In some embodiments, the thin film transistor array substrate includes a gate line extending along the horizontal direction, a data line extending along the vertical direction, and a switching thin film transistor, and a gate of the switching thin film transistor is connected to the gate line, a source of the switching thin film transistor is connected to the data line, and a drain of the switching thin film transistor is connected to the pixel electrode.

In some embodiments, the liquid crystal display panel is a vertical alignment type liquid crystal display panel.

In the pixel electrode of the present disclosure, because the plurality of sub-trunks of the vertical trunk are spaced apart from each other, and each of the sub-trunks is parallel or approximately parallel to the horizontal trunk, liquid crystal molecules on each of the sub-trunks basically incline in the horizontal direction. If the pixel electrode having the above structure is applied to a VA type LCD panel, a color shift generated when the VA type LCD panel displays skin-tone colors can be improved, and quality of the display can be improved.

• [Required task 1]
Give every line of the listing below as a Markdown table with the columns "No." and "Entry", numbering the rows and omitting blank lines. Leave the picture lines out of the table.
• [Required task 2]
Continue the pixel electrode passage above, starting after its final sentence.
The pixel electrode passage and the listing come from two unrelated sources.

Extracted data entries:

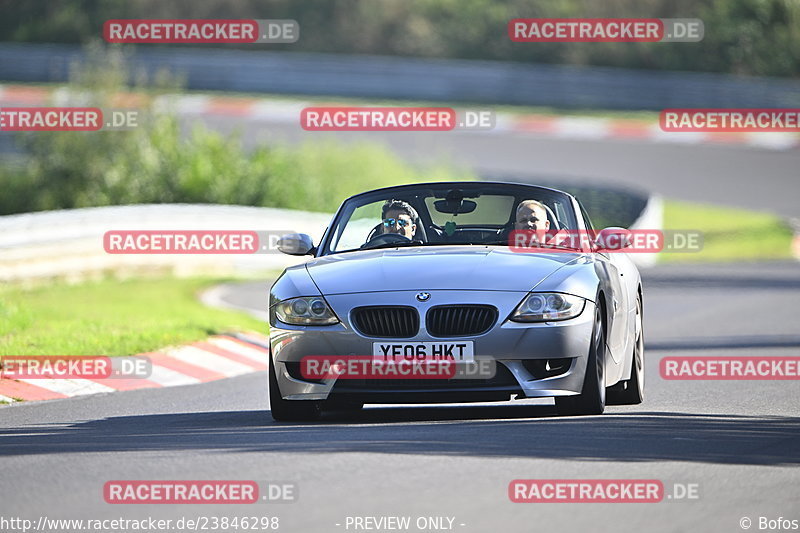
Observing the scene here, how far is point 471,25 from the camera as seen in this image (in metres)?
49.5

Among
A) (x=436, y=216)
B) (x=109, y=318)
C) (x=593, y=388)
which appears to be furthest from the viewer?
(x=109, y=318)

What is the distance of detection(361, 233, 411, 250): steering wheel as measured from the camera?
9.89 m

• [Final result 1]
| No. | Entry |
|---|---|
| 1 | Observing the scene here, how far is point 471,25 from the camera as seen in this image (in metres)? |
| 2 | 49.5 |
| 3 | Among |
| 4 | A) (x=436, y=216) |
| 5 | B) (x=109, y=318) |
| 6 | C) (x=593, y=388) |
| 7 | which appears to be furthest from the viewer? |
| 8 | (x=109, y=318) |
| 9 | What is the distance of detection(361, 233, 411, 250): steering wheel as measured from the camera? |
| 10 | 9.89 m |

• [Final result 2]
BRIEF DESCRIPTION OF DRAWINGS

FIG. 1 is a schematic diagram of a pixel electrode of an embodiment of the present disclosure.

FIG. 2 is a schematic diagram of a pixel electrode of another embodiment of the present disclosure.

FIG. 3 is a schematic diagram of a pixel electrode of another embodiment of the present disclosure.

FIG. 4 is a schematic diagram showing a connection between branches and first point edges of an embodiment of the present disclosure.

FIG. 5 is a schematic diagram showing a connection between branches and first point edges of another embodiment of the present disclosure.

FIG. 6 is a schematic diagram showing a connection between branches and first point edges of another embodiment of the present disclosure.

FIG. 7 is a schematic diagram of a liquid crystal display panel of an embodiment of the present disclosure.

DETAILED DESCRIPTION

To make a purpose, technical solutions, and effects of the present disclosure clearer and more definite, the present disclosure will be described in further detail below with reference to the accompanying drawings and embodiments. It should be understood that the specific embodiments described herein are only used to explain the present disclosure, and are not used to limit the present disclosure.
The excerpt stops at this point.